There’s a new non-profit in town-- but by design-- it won’t stick around. Volunteers on Wheels is made up of people who travel from place to place in two brightly painted school buses. They find volunteer projects in every town they visit. As KLCC’s Tiffany Eckert reports, this mobile non-profit has already logged 2,000 collective hours helping out in and around Eugene.
Marti Stevens Byers had big dreams of turning an old Fern Ridge elementary school campus into a community center and theater. But transforming a gymnasium into a theatrical playhouse takes a lot of heavy lifting. Something Byers and other board members found physically impossible. Then, Volunteers on Wheels rolled up.
(sound of bus tires)
Byers: “When I say God Send, it’s not hyperbole. The things that they have done here: Picking up this heavy stuff as a group and going up those 16 foot ladders is something we are simply no longer capable of doing. And it means that we can actually get this theater up and running.”
Alabama native Steven Boutwell is project director for Volunteers on Wheels. He says the opportunity to help at Applegate Regional Theater was fitting.
Boutwell: “So you have community, you have art and you have helping elderly people. It’s like doing three jobs at once.”
The idea for Volunteers on Wheels came to Boutwell a couple years ago while he was living on the road.
Boutwell: “I realized while I was homeless helping other people out helps you out. If I would go volunteer at an animal shelter I could get dog food for my dog. If I needed something fresh to eat, go volunteer at a Food Bank.”

Boutwell pitched his idea on social media. It was a surprise how quickly people responded--from around the country and overseas.
30-year old Maia Estecahandy is from Basque Country in the south of France. How did she hear about Volunteers on Wheels?
Estecahandy: “Uh, on Facebook.”
Two weeks ago, the group picked up Estecahandy at the airport. She traveled here to do this: “voluntourism.”
Estecahandy: “Uh, yeh! At least for a few months. I have a six month VISA for staying in the U.S.”
From the wings, theater director Marti Byers proves these volunteers have a variety of talents.
Marti Byers: “Maia will you come play something on this piano, please?” (piano music plays.)

19-year old Natalie Thamert joins other members to work on theater seats. After finishing high school in Seattle, she says she wants to take this time “learning and living.”
Thamert: “I’d like to think of it like a gap year kind of thing but who knows where it will take me?”

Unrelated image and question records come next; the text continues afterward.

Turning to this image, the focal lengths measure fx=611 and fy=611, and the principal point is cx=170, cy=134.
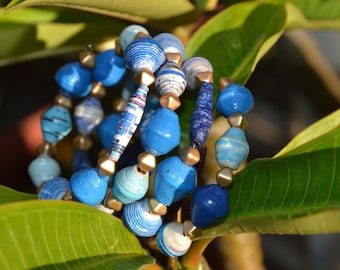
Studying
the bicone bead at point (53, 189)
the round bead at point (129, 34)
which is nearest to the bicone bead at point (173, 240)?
the bicone bead at point (53, 189)

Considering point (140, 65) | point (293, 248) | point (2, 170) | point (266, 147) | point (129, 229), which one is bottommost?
point (293, 248)

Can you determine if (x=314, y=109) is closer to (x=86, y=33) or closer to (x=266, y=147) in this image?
(x=266, y=147)

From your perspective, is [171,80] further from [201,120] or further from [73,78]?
[73,78]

Estilette: “It’s really fulfilling doing something that is bigger than yourself.”
That’s Vaughn Estilette. He’s 26 and from Tampa Bay. Estilette joined Volunteers on Wheels in early February.
Estilette:“It definitely feels like living, comparative to certain other lifestyles. It’s always new every day. It’s always exciting.”
After the winter ice storm, Estilette says they cleared logs at Cascades Raptor Center and helped out with animal rescue groups. In the region, they’ve volunteered at 20 non-profits including Habitat for Humanity. Volunteer Coordinator Amanda Adams.
Adams:13 “During the time that they were here with us, we completed our 55th home in Eugene. As well, they helped on our home repair project, helping to repair homes for seniors, veterans and people with disabilities in the community.”
(sound of bus doors opening)

Reporter: “So Steven, why don’t you describe where we are?”|
Boutwell: “We are on a painted school bus, a 1971 Ford.”
Reporter: “And this serves as kitchen and bedrooms right?”
Boutwell: “Yeah, we have a person that sleeps on this couch, this couch, and we have two bunkbeds back there and the other bus we have four bunkbeds.”
Steven Boutwell says they picked apples on Washington farms to raise money for their first bus. The second was donated by a California businessman who made a deal with the crew.

Boutwell: “If we agreed not to park in front of his business between the hours of 9 to 5, Monday through Friday. And that day, he came and handed us the keys to a bus.”
No money changes hands for the labor and service from Volunteers on Wheels. But Boutwell says they could not keep going without donations for clothes, gas money, bus tires…
Next stop, Coos Bay. Then on to California.